Exercise
Reproduce the stretch of the thread on VW tire pressure sensors from "## Robby (Mar" through "could be programmed.".

Document passage
===

# TPMS sensors from VW work on Cruze?



## KyleB (Mar 12, 2017)

Its coming up on time to switch for winter tires. I have a set of good condition snow tires of correct size, but they were last on my previous car, a VW Jetta. The bolt pattern is different so I know I need new wheels. My question is will the TPMS sensors transfer, or will I have to buy new of those as well? Are they manufacturer specific? Or forigne vs domestic specific? What's the deal?

And as an aside, what's the market for used wheels? I don't care if I get $20 for the set, but there's no good reason they should go to scrap. Other than Craig's list, how do I find a place that would buy them?


----------



## Robby (Mar 1, 2013)

You would need to determine the frequency the VW sensors operate at. GM is 315 megahertz.

If 315's, I'd think they could be programmed.

Rob


----------



## MRO1791 (Sep 2, 2016)

===

Dataset entries
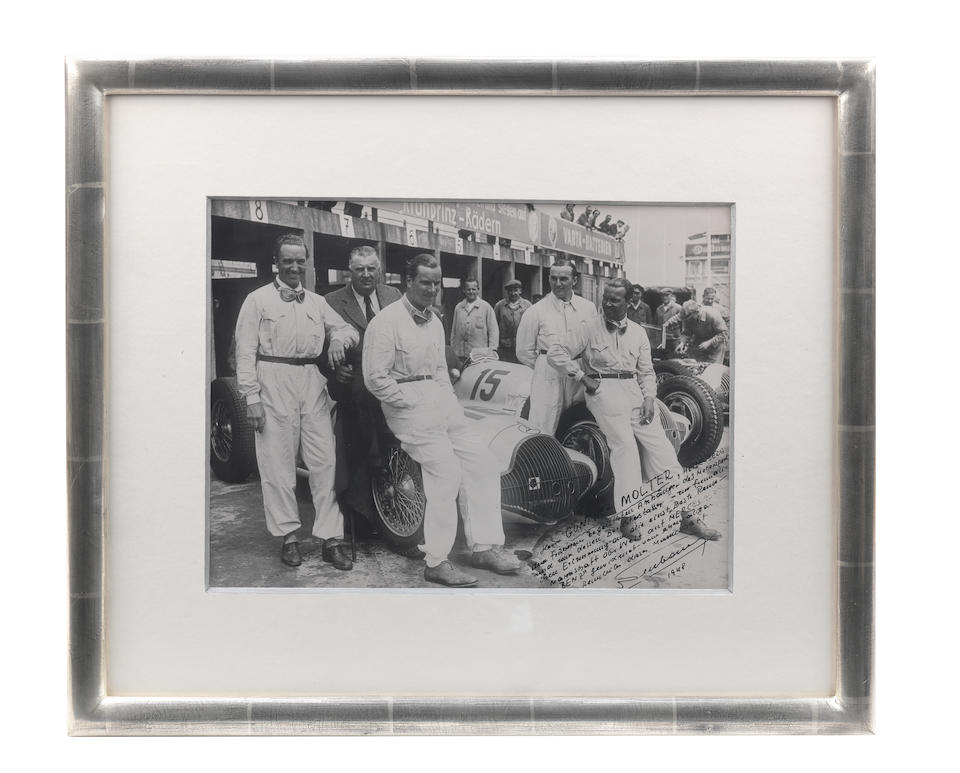 A photograph of the Mercedes Benz team at the German Grand Prix 1938, with signed dedication by ...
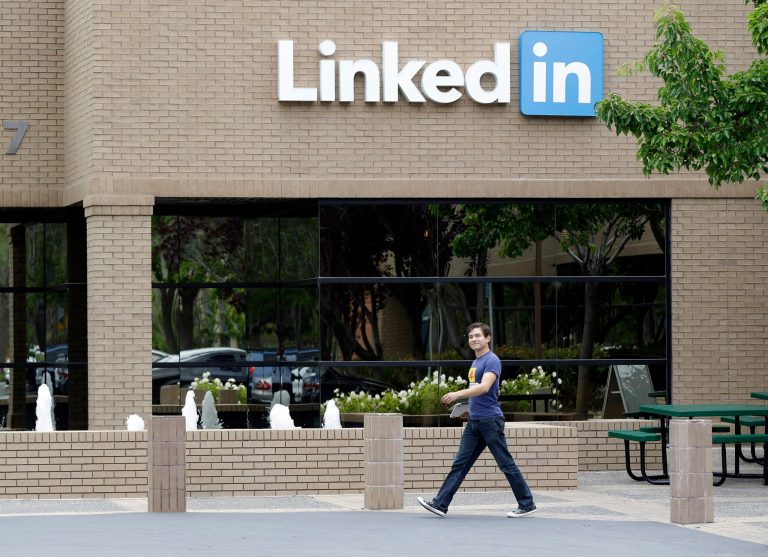A man walks past the LinkedIn headquarters in Mountain View , Calif. on Thursday, May 8, 2014. The Oakland Tribune reports that the company is proposing adding multiple office buildings in Mountain View, its headquarters, that could total as much as 2.9 million square feet. The news comes as LinkedIn has signed a lease to occupy an entire 26-story building going up in San Francisco. (AP Photo/Marcio Jose Sanchez)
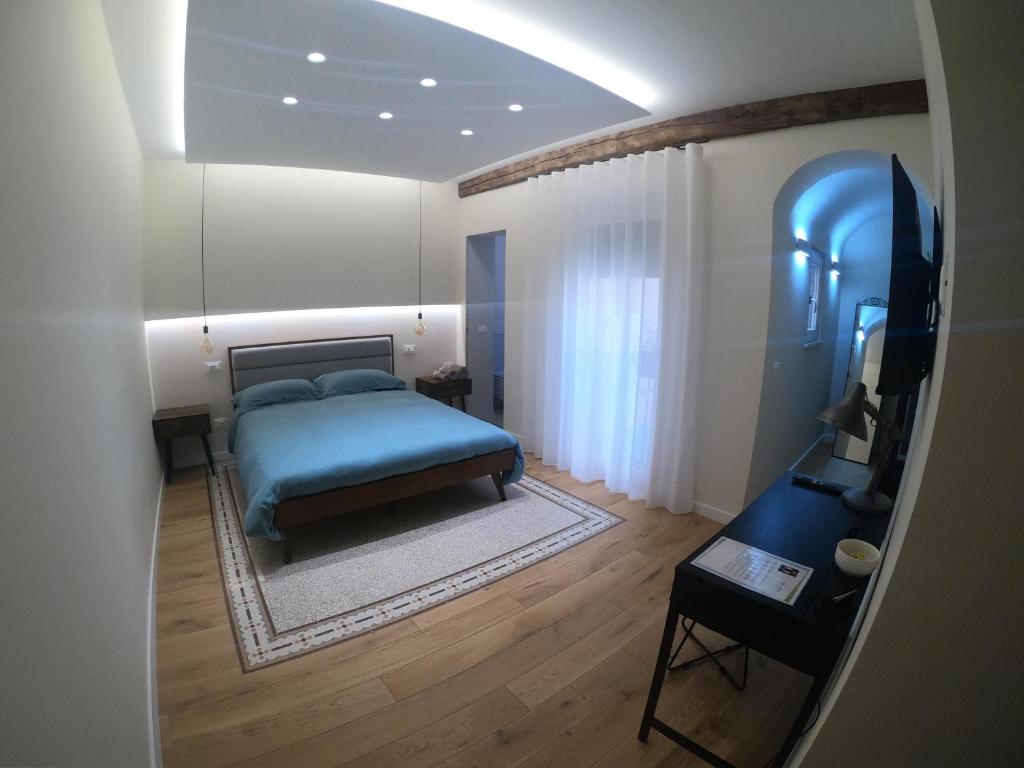 a bedroom with a blue bed and a table at Il Palazzotto in Castel di Sangro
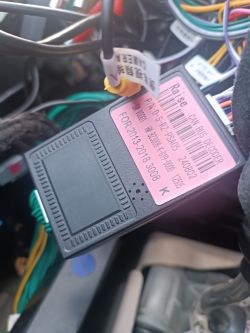 Zbliżenie dekodera CAN BUS z widocznymi przewodami i etykietą z danymi technicznymi.
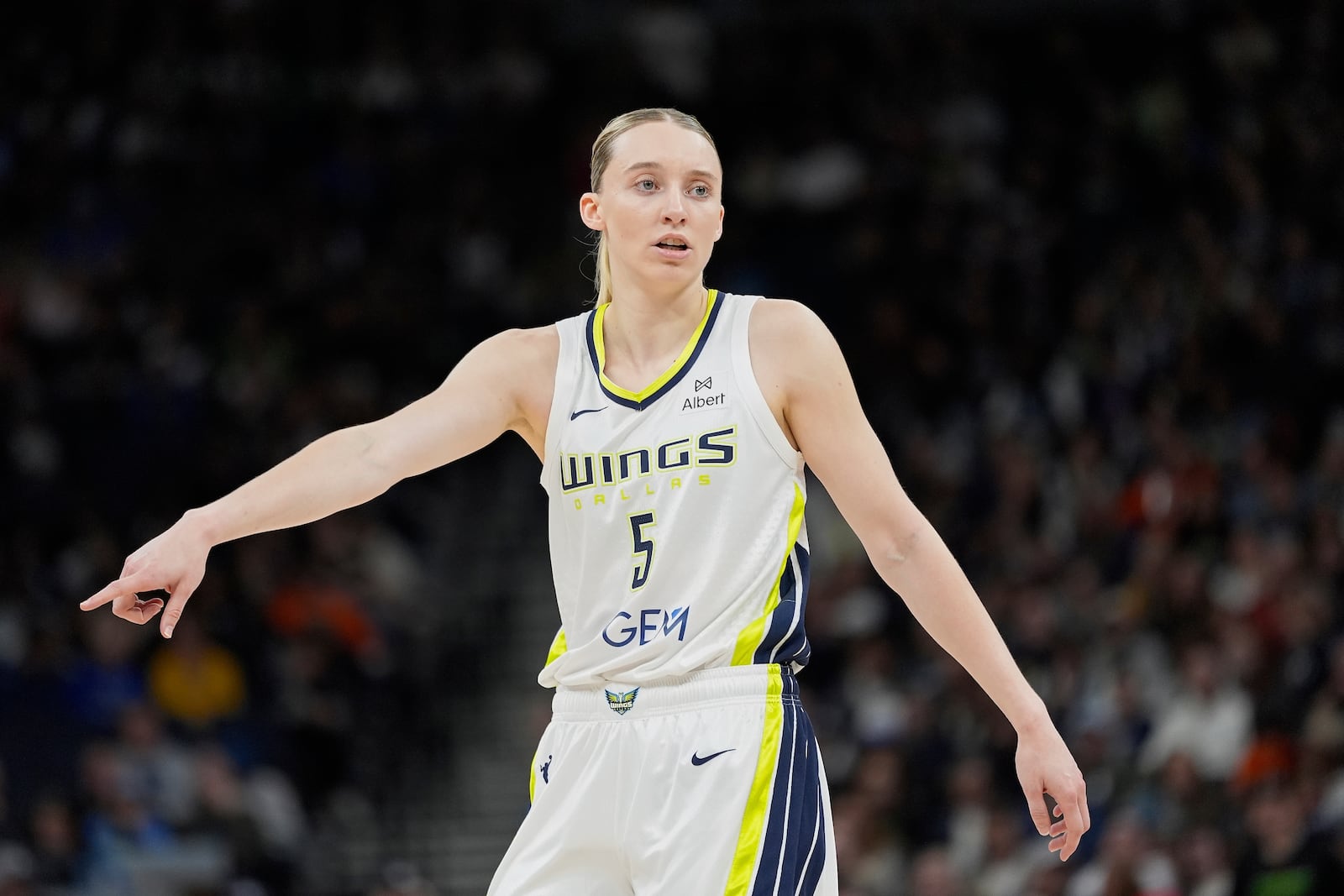 Dallas Wings guard Paige Bueckers (5) points during the first half of a WNBA basketball game against the Minnesota Lynx, Wednesday, May 21, 2025, in Minneapolis. (AP Photo/Abbie Parr)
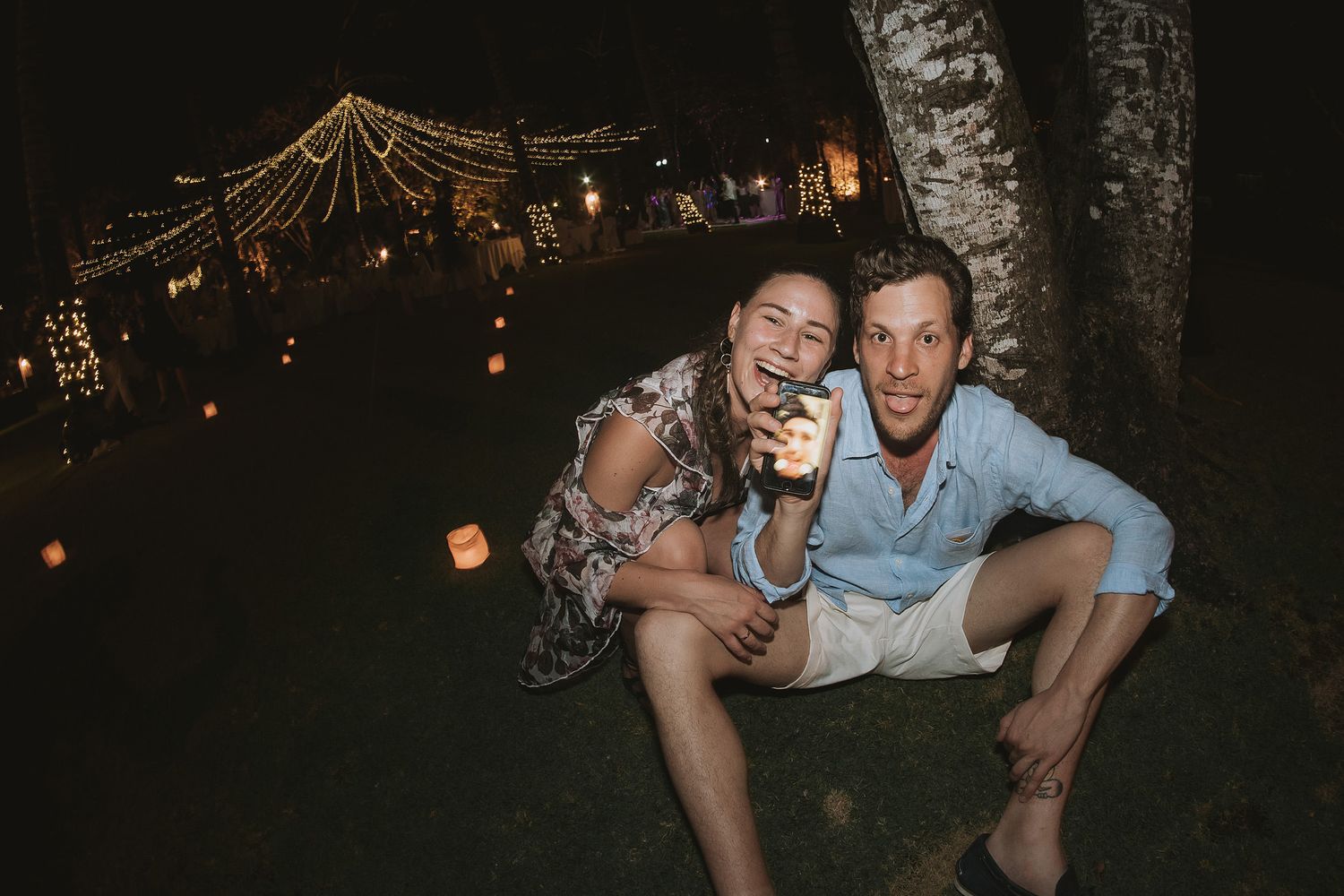 Candid evening celebration moment under string lights at outdoor wedding reception.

===

The answer
## Robby (Mar 1, 2013)

You would need to determine the frequency the VW sensors operate at. GM is 315 megahertz.

If 315's, I'd think they could be programmed.